Hodiernamente, o mercado de trabalho experimenta uma série de adversidades antes não vistas, nem mesmo pensadas, haja vista que a singularidade e os desafios da modernidade do mundo corporativo, há muito não discutem (apenas) os vetustos problemas que outrora eram as pautas das mesas negociais.
Vive-se período em que os profissionais não vislumbram como possível o fim de seu ciclo de trabalho ao alcançarem o grupo de idosos – que conforme o Estatuto da Pessoa Idosa1 atinge pessoas a partir dos 60 anos. A longevidade da vida trabalhista traz impactos em uma série de paradigmas sociais, não apenas porque a tábua de expectativa de vida2 indica idades muito superiores às de outrora, como também porque já não se trabalha prioritariamente no mesmo (e em um só) local e, ainda, porque se admite como natural uma troca de profissão ao longo da vida.
A mesma tecnologia que ontem foi o carro chefe das Revoluções Industriais, cada uma a seu tempo, acelerando as engrenagens e fomentando a produção, hoje é a encorajadora das reviravoltas em longas e sólidas carreiras e, também, propulsora de grandes possibilidades aos que dela se utilizam para reconsiderar novos inícios.
O fato é que a soma desses elementos: tecnologia, expectativa de vida mais alongada e vontade/necessidade de seguir trabalhando para além dos 60 anos, anunciam desafios antes não sopesados. Os trabalhadores que estão no mercado ativo de trabalho não são apenas os púberes e/ou recém-formados em busca de oportunidades, a realidade brasileira demonstra que o público 60+ ainda permanece “no jogo” e “com fome de bola”.
Os dados apontam através de números consideráveis3 essa continuidade. No Brasil, o cômputo de trabalhadores com mais de 50 anos dobrou em um lapso temporal de 15 anos, alcançando a casa dos 9 milhões de trabalhadores na ativa (em termos percentuais, o aumento é de 110%).
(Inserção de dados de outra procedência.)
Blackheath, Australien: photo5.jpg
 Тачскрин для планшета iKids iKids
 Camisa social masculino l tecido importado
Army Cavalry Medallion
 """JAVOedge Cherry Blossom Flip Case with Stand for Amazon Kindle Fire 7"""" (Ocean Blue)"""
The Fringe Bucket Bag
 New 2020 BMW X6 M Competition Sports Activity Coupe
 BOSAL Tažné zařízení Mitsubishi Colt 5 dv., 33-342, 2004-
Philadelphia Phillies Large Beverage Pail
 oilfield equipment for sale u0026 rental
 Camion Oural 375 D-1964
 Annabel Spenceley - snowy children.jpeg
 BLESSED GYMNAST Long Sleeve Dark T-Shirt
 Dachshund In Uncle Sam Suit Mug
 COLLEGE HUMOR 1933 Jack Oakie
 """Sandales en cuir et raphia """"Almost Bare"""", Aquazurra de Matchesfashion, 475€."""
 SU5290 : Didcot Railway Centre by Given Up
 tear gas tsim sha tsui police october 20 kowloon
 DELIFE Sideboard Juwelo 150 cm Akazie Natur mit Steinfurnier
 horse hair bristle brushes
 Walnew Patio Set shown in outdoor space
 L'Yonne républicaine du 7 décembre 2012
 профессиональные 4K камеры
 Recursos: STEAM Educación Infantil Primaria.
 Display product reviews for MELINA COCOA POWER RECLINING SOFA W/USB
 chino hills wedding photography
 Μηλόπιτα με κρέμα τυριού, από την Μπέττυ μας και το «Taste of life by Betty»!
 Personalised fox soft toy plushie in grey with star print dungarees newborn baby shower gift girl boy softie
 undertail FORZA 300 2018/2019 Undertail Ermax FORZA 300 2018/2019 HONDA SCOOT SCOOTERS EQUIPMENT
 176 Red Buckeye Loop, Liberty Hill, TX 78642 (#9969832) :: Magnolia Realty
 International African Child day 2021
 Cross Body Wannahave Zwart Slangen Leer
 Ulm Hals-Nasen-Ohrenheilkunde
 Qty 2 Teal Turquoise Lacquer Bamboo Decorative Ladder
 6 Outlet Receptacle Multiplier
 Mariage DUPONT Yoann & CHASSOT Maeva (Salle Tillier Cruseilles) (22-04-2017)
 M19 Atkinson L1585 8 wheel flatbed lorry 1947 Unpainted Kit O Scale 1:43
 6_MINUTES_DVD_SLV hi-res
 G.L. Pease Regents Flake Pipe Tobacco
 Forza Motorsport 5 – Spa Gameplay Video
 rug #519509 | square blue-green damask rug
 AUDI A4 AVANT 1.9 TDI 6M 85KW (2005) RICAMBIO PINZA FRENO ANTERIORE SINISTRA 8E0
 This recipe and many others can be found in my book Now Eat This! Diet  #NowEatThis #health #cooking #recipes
Tais números não podem ser desconsiderados.
Mesmo porque, como se sabe, a previdência social há tempos enfrenta dificuldades para compor o seu orçamento, afetada que está pelo aumento nos índices de expectativa de vida dos brasileiros, bem como preocupações frente as constantes alterações legislativas que visam melhor compor o orçamento para o custeio dos benefícios – que, diga-se, vive momento caótico.
De toda sorte, analisando a questão sob lentes propositivas, vê-se grande oportunidade para que as organizações repaginem seus estigmas e, antes de apenas descartar os “veteranos” profissionais, reconheçam a oportunidade decorrente de sua manutenção/integração aos novos espaços de trabalho. Para tanto, parece necessário o investimento na trabalhabilidade dos idosos. É cediço que os trabalhadores 60+ têm habilidades pessoais importantes para o dia a dia das empresas, como também evidente que guardam grandes dificuldades, por exemplo, no tocante ao manejo tecnológico ou aos novos conceitos de espaço de trabalho (open office e home office, p.ex.).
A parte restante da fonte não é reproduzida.